Now Newtown’s personal quarterback coach, Whitfield first met the Carolina Panthers quarterback in a San Diego restaurant before the 2011 NFL Draft.
Seated at the end of a long table, Whitfield said he asked Newtown about the Oregon defense he topped in the 2011 BCS Championship Game. Newtown used the salt shakers to simulate the pass rush of Oregon linebacker Casey Matthews.
But Whitfield had trouble following along.
“I said I can’t see that,” said Whitfield. “I asked for a pen and we wrote front and back on six napkins. Coverages, adjustments, check-offs.”
It was then that Whitfield was able to see that Newtown “was much more than some sort of dynamo.”
Whitfield was excited to get to work and three months later he was in New York when Carolina nabbed Newtown with the first pick in the draft.

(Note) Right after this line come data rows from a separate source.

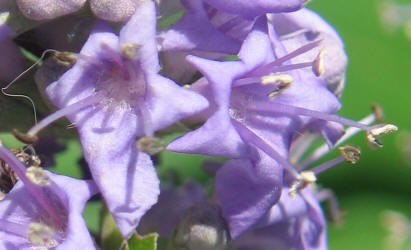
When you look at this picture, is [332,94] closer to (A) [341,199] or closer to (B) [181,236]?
(B) [181,236]

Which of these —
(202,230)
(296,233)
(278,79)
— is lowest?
(296,233)

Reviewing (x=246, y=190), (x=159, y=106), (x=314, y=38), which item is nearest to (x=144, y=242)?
(x=246, y=190)

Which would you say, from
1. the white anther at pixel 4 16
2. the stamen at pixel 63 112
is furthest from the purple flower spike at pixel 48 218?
the white anther at pixel 4 16

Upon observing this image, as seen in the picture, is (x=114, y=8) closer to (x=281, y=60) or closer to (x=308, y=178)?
(x=281, y=60)

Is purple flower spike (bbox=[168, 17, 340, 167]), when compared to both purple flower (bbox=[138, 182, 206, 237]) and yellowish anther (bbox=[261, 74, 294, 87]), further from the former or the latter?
purple flower (bbox=[138, 182, 206, 237])

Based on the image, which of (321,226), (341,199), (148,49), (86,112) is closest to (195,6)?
(148,49)

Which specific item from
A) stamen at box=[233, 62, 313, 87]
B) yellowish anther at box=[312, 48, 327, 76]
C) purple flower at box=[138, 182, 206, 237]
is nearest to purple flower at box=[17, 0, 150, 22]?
stamen at box=[233, 62, 313, 87]
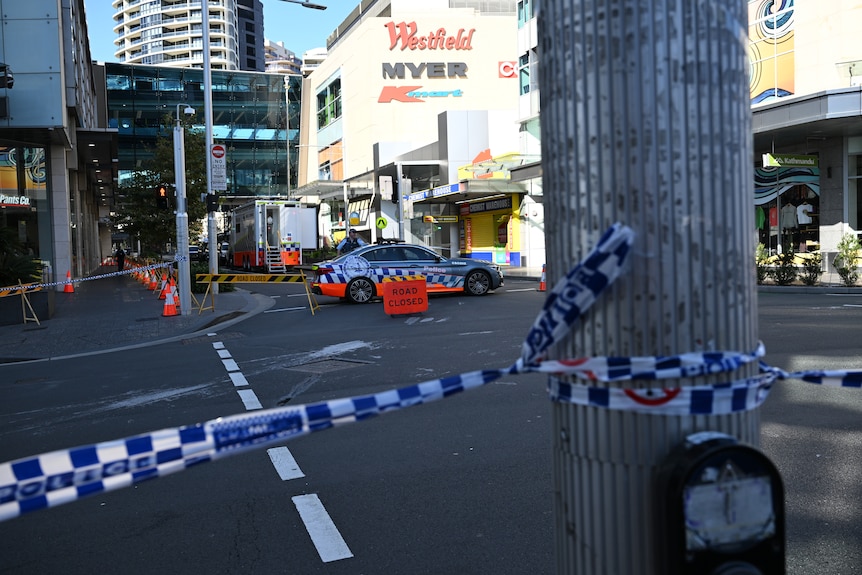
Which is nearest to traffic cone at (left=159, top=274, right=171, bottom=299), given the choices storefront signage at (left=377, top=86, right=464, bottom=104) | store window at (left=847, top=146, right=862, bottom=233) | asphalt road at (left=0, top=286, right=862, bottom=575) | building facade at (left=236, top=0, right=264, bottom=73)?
asphalt road at (left=0, top=286, right=862, bottom=575)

On Monday night, Newtown will lead the Panthers into Lincoln Financial Field for a match up with the Eagles.
In late August, Whitfield was in the area to work out with local high school quarterbacks. Among them were Glassboro senior Mike Gillespie and Episcopal Academy’s Nick Maras.
Maras, who will be a freshman next season, worked with Whitfield at the Rock Your and also attended the Peyton Manning Camp.
“He’s just a good coach overall,” said Maras. “He doesen’t push you into doing anything. He doesen’t have a set of rules, instead he works directly with what you need.”
Maras said his throwing has become more accurate and his throwing power has increased. One of the facets they worked on was his release time, which Maras said has become faster.
After spending a few years working with less-polished players, Whitfield had the opportunity to work with Pittsburgh’s Ben Roethlisberger during the quarterbacks six-game suspension in 2010. He was Roethlisberger’s first private coach, as Whitfield said everything Roethlisberger was using was “innate ability.”
Whitfield worked out with Hunter Cantwell, who signed with Carolina after being undrafted in 2009. He then helped Rice’s Chase Clement earn the UFL’s MVP in 2010 before working with Cincinnati’s Tony Pike, who was drafted by Carolina.
Whitfield said the challenges of working with these players resulted in a sense of pride when the results came in.
“You’re not going to be on lunchpails, but you will be on an active roster,” said Whitfield. “I always relished that under dog role and the long days.”